While Michelangelo was up on his parapet, lying on his back and famously painting the Sistine Chapel ceiling without much rest, not too far from his home in Florence, Casa Bounarotti, there were massive changes taking place, courtesy of a man who many recognise solely by the adjective that his name now forms: Nicolo Machiavelli. A former Florentine civil servant, following the return of the Medici to Florence and the loss of his post he wrote a book that is more infamous than most others the average individual knows of: The Prince.
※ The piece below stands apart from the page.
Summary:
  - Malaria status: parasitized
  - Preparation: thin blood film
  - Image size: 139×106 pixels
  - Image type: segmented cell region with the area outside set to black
It was a book that exposed the raw functionings of power and shifted political thought away from the ancient pursuit of virtue and excellence, of the highest common good and human flourishing, to the modern paradigm of the pursuit of power. Similarly, a century later, Thomas Hobbes followed with his Leviathan in England, a book that granted the sovereign any such rights to exercise power as may be required to keep the peace: a recipe for despotic tyrannies, not commonwealths. Although both might seem like aberrations, they drew heavily on an essential part of antiquity that had been long lost for centuries and had survived in a monastery in Germany by a stroke of luck: Lucretius’ De Rerum Natura, a work that expounds the philosophical system of the Greek thinker Epicurus, who lived in the centuries before Christ. It was a system that valued the pursuit of pleasure and the avoidance of all pain. For both Hobbes and Machiavelli attempted to remove from any discussion of politics essential questions of virtue and excellence and human flourishing, and their attack on virtue could only be made possible by the revival of this ancient debate that played out as much in the House of the Fawn in Pompeii as it does today. There is no doubt that Machiaveli’s ‘imperia ma non e gloria’ maxim and Hobbes’ ‘bellum omnium contra omnes’ are both remarkably original, but the structural framework they both consciously appropriate is one of a philosophy that was laid out more than a millennium before they wrote. They, too, stood on the shoulders of giants.

If I am to borrow from Hamlet, the question I must ask is, “to be or not be, to study or not to study?” But William Shakespeare himself knew the answer to this question far too well, and despite the attempts of later poets and critics to cast Shakespeare as a wholly original figure, one can see the careful and intentional imprints of classical culture upon him: this is the argument put forth meticulously by the cultural historian Jonathan Bate. Shakespeare owed more than a passing debt to John Dryden, whose translations of the Homeric epics and most importantly Plutarch’s Parallel Lives. While Shakespeare does lift certain speeches from characters and puts them in others’ mouths, it is important to note that the more significant appropriation happens in subject matter: these sources are what Shakespeare based his own classical lives on, most famously Coriolanus and Caesar. This is not say that Shakespeare, inventor of countless worlds and father of many words, and perhaps the greatest playwright of the English language, was not a genius: but there is little question that he,too, stood on the shoulders of giant and was not shy about alluding to it for the classically inclined reader and viewers.

Although innovation is important, one can innovate best and push the boundaries of knowledge in a more systematic and rigorous manner if one knows the work done in the tradition. It is like a circle of knowledge that must be expanded –– but the expansion presupposes the existence and importance of the circle. Michelangelo, Hobbes, Machiavelli, and Shakespeare were innovative people who made paradigm-setting contributions to their fields –– painting, sculpture, political philosophy, poetry, and drama –– but they knew the past before hailing a new future.